Max Musing - “The vibe coding trap” - the difference between the cost of building software and the cost of owning it
Thorsten Ball - “I am the bottleneck now” - on humans becoming the constraint in agent-assisted development
Matt Pocock on TDD with Claude Code - his new skill that enforces real behaviour-validating tests instead of dozens of implementation-coupled ones
Theo - “The Agentic Code Problem” - the mental overhead of parallel agent workflows across terminals, browsers, and projects - our tools weren’t built for how we work now
Andreas Klinger - “Software Development is f**d” - custom, disposable, one-shot software as the norm, why GitHub may be obsolete, and why prompt injection could be bigger than SQL injection

A recurring thread this week across everything I read, watched, and built: where does the human sit in this loop?

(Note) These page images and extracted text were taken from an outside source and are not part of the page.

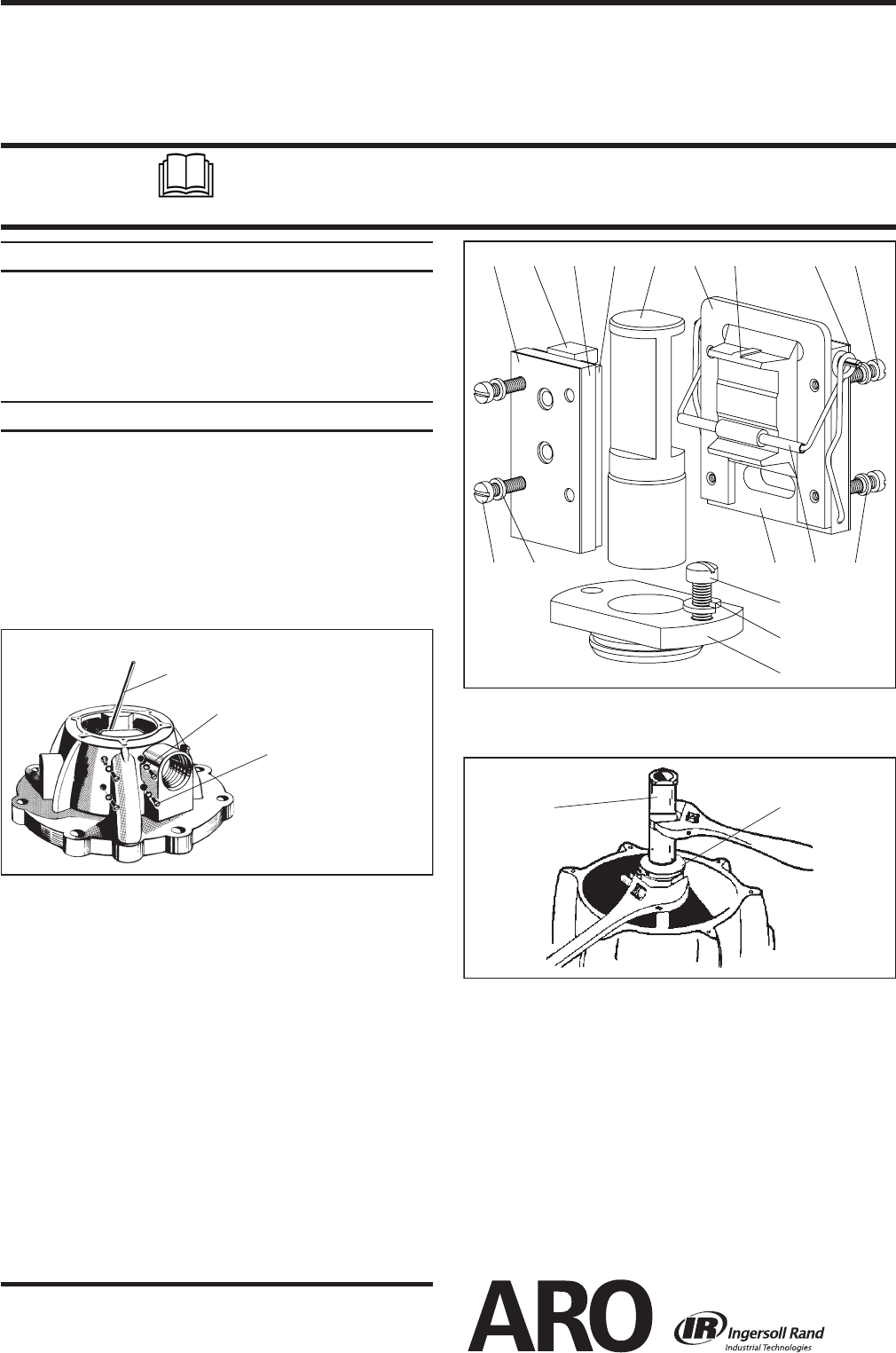 ARO

IR Ingersoll Rand
Industrial Technologies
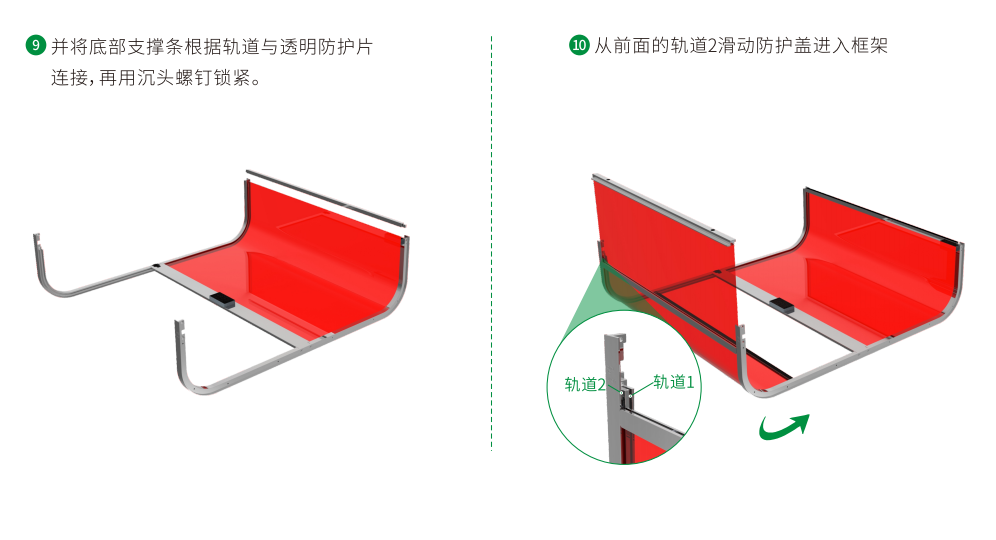 9 并将底部支撑条根据轨道与透明防护片连接，再用沉头螺钉锁紧。

10 从前面的轨道2滑动防护盖进入框架

轨道2

轨道1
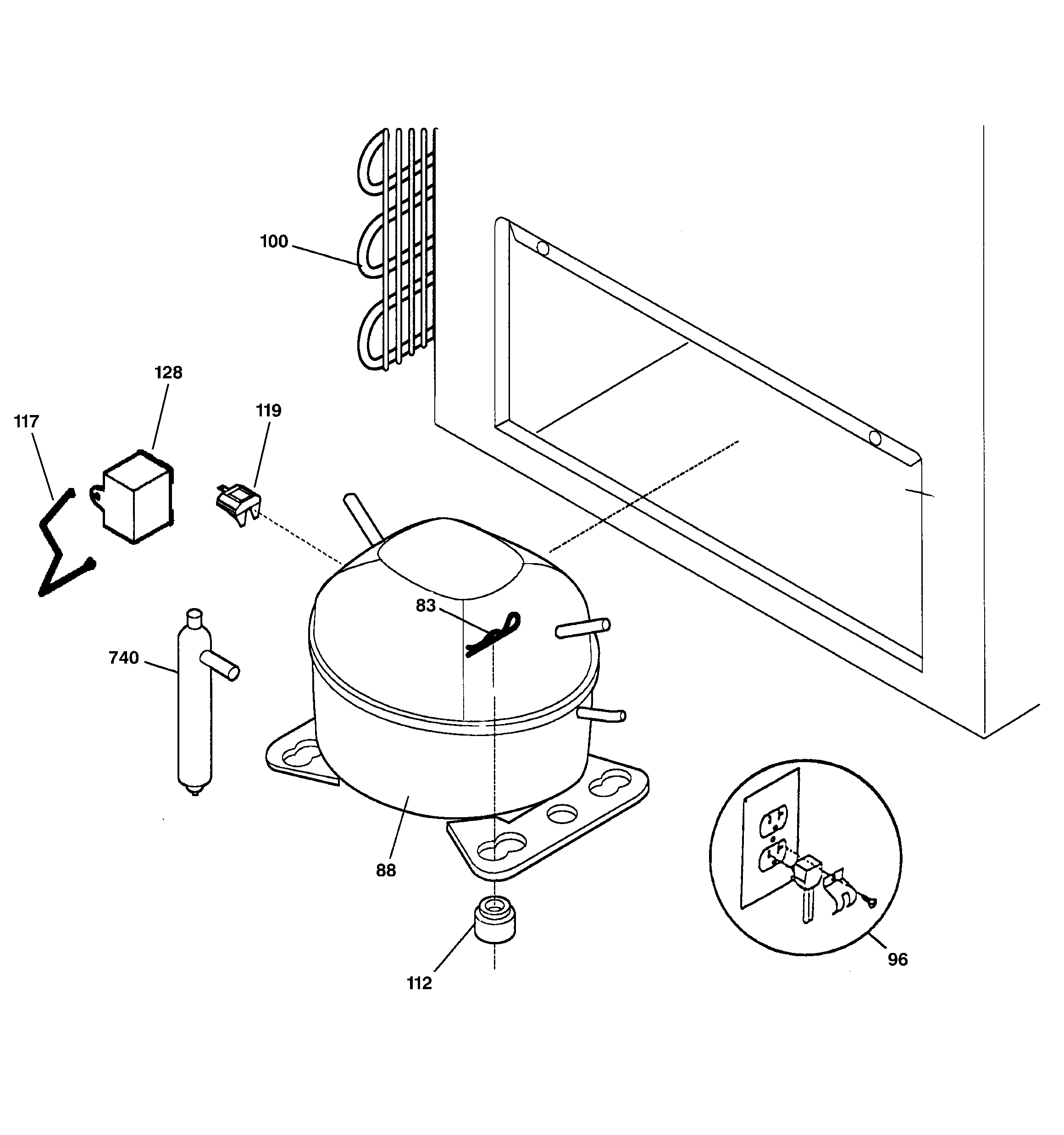 100

128

117

119

83

740

88

112

96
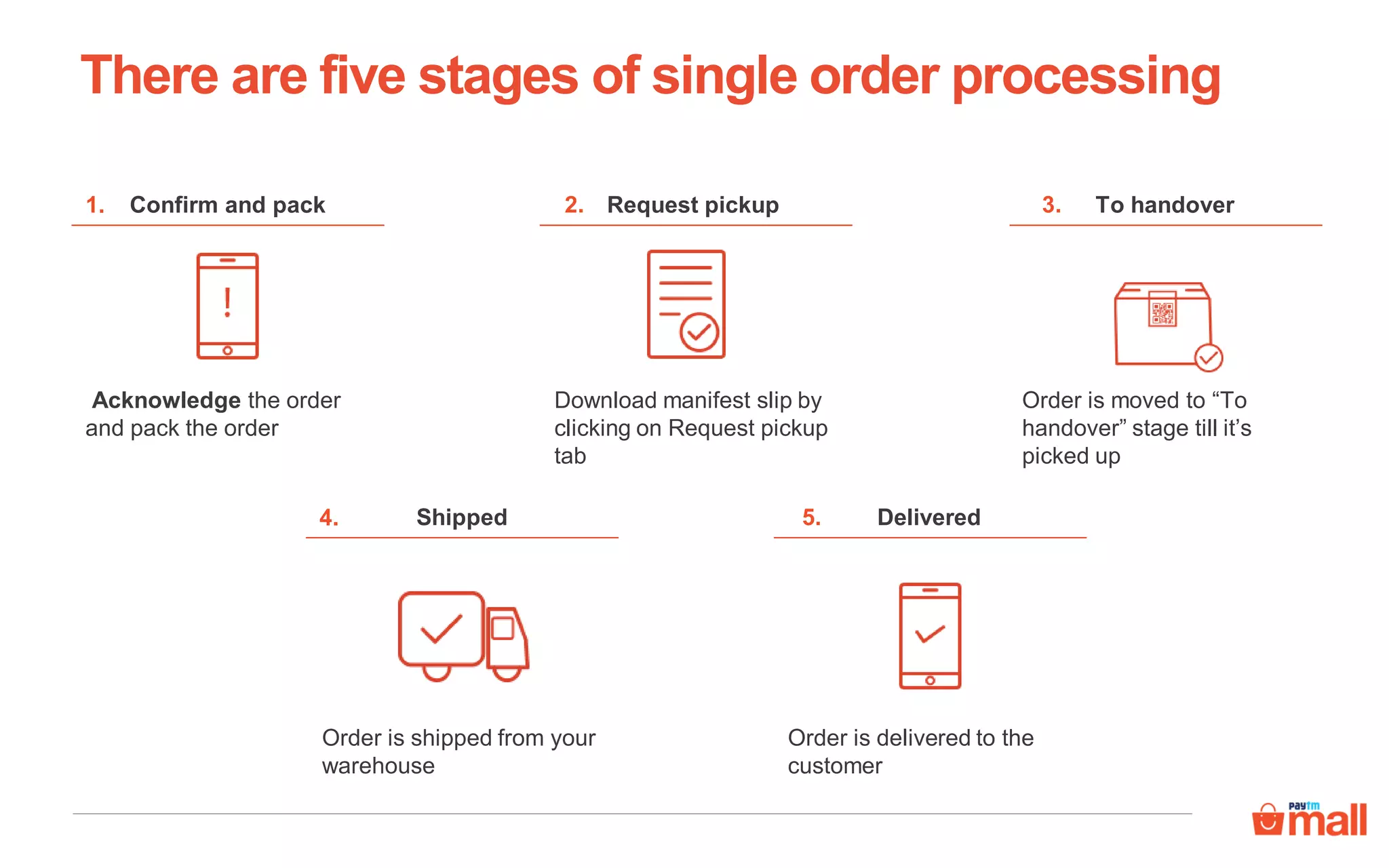 There are five stages of single order processing

1. Confirm and pack

!

Acknowledge the order and pack the order

2. Request pickup

Download manifest slip by clicking on Request pickup tab

3. To handover

Order is moved to “To handover” stage till it’s picked up

4. Shipped

Order is shipped from your warehouse

5. Delivered

Order is delivered to the customer

Paytm mall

Armin Ronacher argues the bottleneck has shifted from writing code to reviewing it. Thorsten Ball says he’s the bottleneck now. ThePrimeagen points out that the security model assumes a human in the loop - but we keep removing the human to get the speed.

I feel this tension every day. The productivity gains from letting agents run autonomously are real - PWAKit, the test refactoring, the Jeeves memory system, all of it moves faster when I step back and let the model work. But stepping back means trusting. And trust in a world of executable markdown and prompt injection requires a kind of vigilance that’s new to our discipline.

We haven’t figured this out yet. But at least we’re talking about it.